The oil and natural-gas boom in the United States—driven by water-intensive hydraulic fracturing technology (see “Natural Gas Changes the Energy Map”)—is creating demand for better water-treatment technologies. Now Ecosphere Technologies has developed a process that is helping producers recycle water and eliminate the use of some of the chemicals involved in treating water for fracking.
Vast amounts of water are needed to fracture underground formations and release natural gas (see “Can Fracking Be Cleaned Up?”). A single well uses 15 million liters of water, and thousands of wells have been drilled or permitted in the United States. The sheer volume of water poses a problem in drought-stricken areas, such as the Eagleford shale deposits in Texas. The other problem is wastewater—10 to 50 percent of the water used for fracking flows back out again, and is contaminated with the chemical additives used in fracking as well as with salts, metals, and sometimes radioactive materials that the water picks up underground. In places such as Pennsylvania, there’s no easy way to dispose of this water, since the geology isn’t amenable to deep underground storage.

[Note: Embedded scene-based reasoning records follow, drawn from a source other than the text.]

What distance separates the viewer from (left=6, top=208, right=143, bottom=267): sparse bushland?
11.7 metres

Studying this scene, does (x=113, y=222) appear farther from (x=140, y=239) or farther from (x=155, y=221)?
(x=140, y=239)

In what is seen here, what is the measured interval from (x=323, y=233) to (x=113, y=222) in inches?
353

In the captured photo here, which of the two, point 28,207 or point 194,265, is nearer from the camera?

Ecosphere’s process replaces the biocides and descaling agents typically used in fracking water with an ozone-based treatment. Ozone itself isn’t benign, but Ecosphere produces it on site, so it doesn’t have to be transported, which reduces the chance of spills, the fuel needed for transport, and the wear and tear on roads—a major problem for communities with large fracking operations. The process lets well operators recycle water, reducing the total amount consumed and the amount of waste material that needs to be disposed of.